When Jamie Dimon speaks, Wall Street listens – and he just warned of catastrophe

1. Everyone pays attention when Jamie Dimon speaks. And yesterday he said there’s potential for widespread panic if lawmakers don’t get their act together and strike a debt deal.

That panic “affects contracts, collateral, clearing houses, clients,” according to the JPMorgan CEO, who’s now the only major bank chief that was around in 2008 and is still in the game today.

In an interview with Bloomberg, Dimon said he’s put together a “war room” at JPMorgan to plan for contingencies around a potential US default.

He said his team currently meets once a week, but they could soon meet up to three times a day if folks in Washington continue to drag their feet on negotiations.

While Dimon doesn’t anticipate the country will actually see its first-ever default, he acknowledged the clock is running down.

“The closer you get to it, you will have panic,” he said. “Markets will get volatile, maybe the stock market will go down, the Treasury markets will have their own problems.”

Dimon, whose bank earlier this month bought the assets of failed First Republic, said things should never happen this way, and any tumult in America impacts markets around the world.

As far as the banking crisis goes, Dimon said it’s time for regulators to put an end to the chaos — but he’s still predicting policymakers will carry the wrong lessons moving forward.

“I think it’s going to get worse for banks,” he said. “More regulations, more rules and more requirements. If you overdo certain rules, requirements, regulations — there are some of these community banks that tell me they have more compliance people than loan officers.”

Not only should blame be placed at the feet of bank executives, but regulators should be looking in the mirror too, in Dimon’s view.

Here’s how he put it:

“I think there needs to be humility on the part of regulators. They should look at it and say, ‘OK, we were a little bit a part of the problem’ as opposed to just pointing fingers.”

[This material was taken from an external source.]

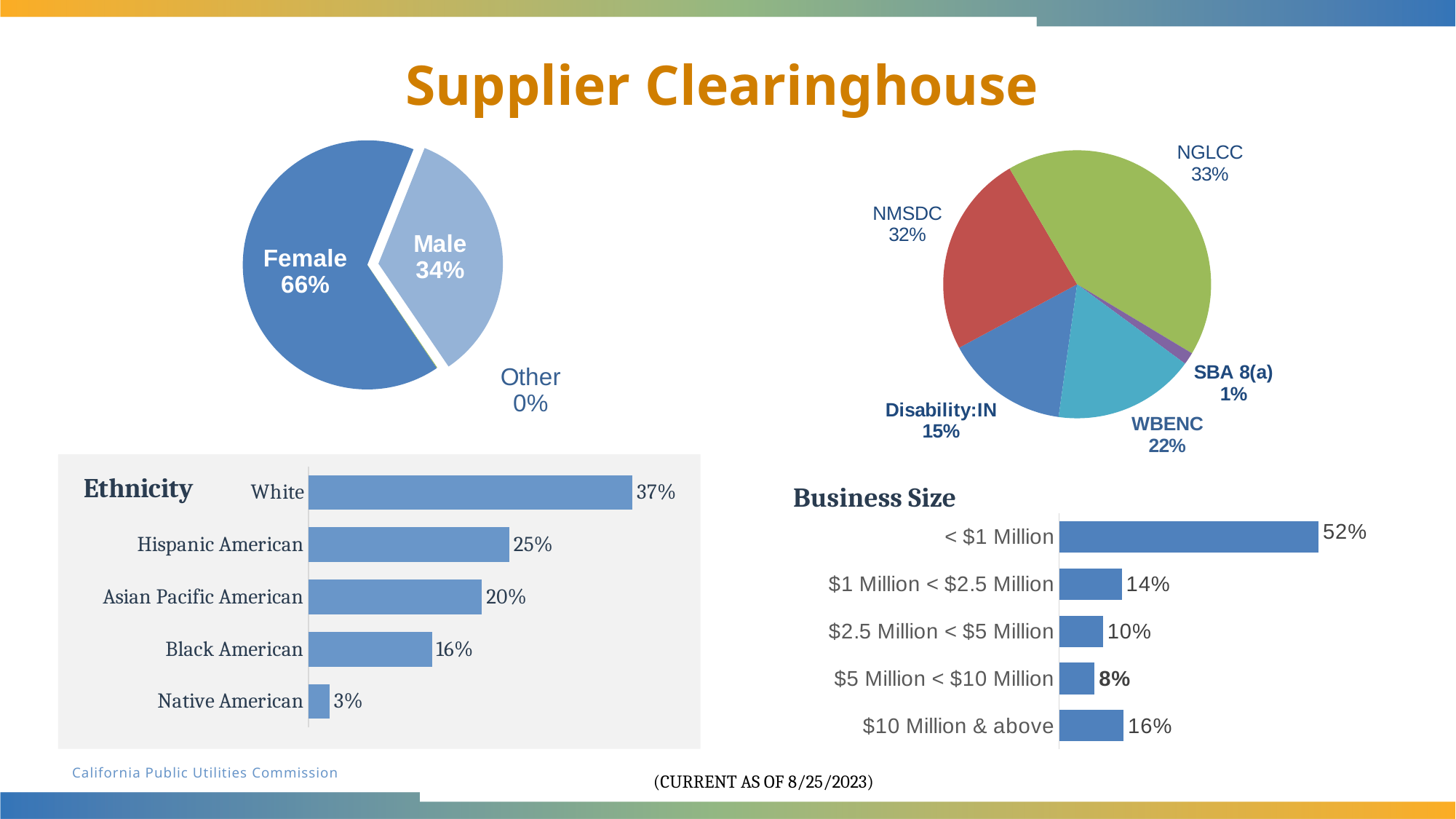
In the certification pie chart at the top right, which category has the smallest share? SBA 8(a) In the Ethnicity chart, what is the value for Hispanic American? 25% What kind of chart is the Business Size chart? Bar chart In the certification pie chart at the top right, how many categories are shown? 5 In the certification pie chart at the top right, which category has the largest share? NGLCC In the Ethnicity chart, which category has the lowest value? Native American In the Ethnicity chart, what is the difference between White and Black American? 21% In the gender pie chart at the top left, what share is Female? 66% In the gender pie chart at the top left, what share is Male? 34% In the certification pie chart at the top right, what share is NMSDC? 32% In the Business Size chart, what is the value for $2.5 Million < $5 Million? 10% In the Business Size chart, which is larger: $1 Million < $2.5 Million or $10 Million & above? $10 Million & above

2. US stock futures rise early Friday, as investors await the release of preliminary consumer sentiment data, due out later this morning. Meanwhile, Tesla shares ticked higher after Elon Musk announced he had found a new Twitter CEO. For the latest market moves, click here.

3. Earnings on deck: Allianz, Olympus Corp., and more, all reporting.

4. A hedge fund manager shared how he leverages GPT-4 to inform his top stock picks. He said it’s not about one or two prompts, but rather how you navigate through each prompt with follow-up questions. Here are six takeaways from his AI experiments.

5. A Zillow economist said home sales could crash 23% in the event of a US default. The so-called “X-date” is inching closer for the debt ceiling, and the housing market will feel the burn if no resolution is reached. The unprecedented event would deliver a “major negative shock” and a “deep freeze” for housing.

6. Fundstrat’s Tom Lee said the bull case for stocks is alive and well. Parts of the economy are seeing “outright deflation,” he explained — and that could lead to a sharp fall in prices that will boost stocks.

7. South Africa’s currency is hovering near a record low. The US just accused the country of secretly selling weapons to Russia, with a US ambassador saying “we do not consider this issue to be resolved.” Get the full details.

8. What credit crunch? Credit Suisse’s chief US economist told us why fears of a severe pullback in lending are overblown. Plus, he broke down his view on why the US economy is well-positioned to avoid a recession.

9. Personal finance expert “The Budgetnista” shared the two money mistakes that are holding people back from building wealth. She explained how you can determine whether you’re on the right track.

10. Microsoft is the stock to buy as it leads the charge in the AI arms race. That’s according to Wedbush, which said the tech giant’s early move into OpenAI and ChatGPT gave it an advantage over Alphabet.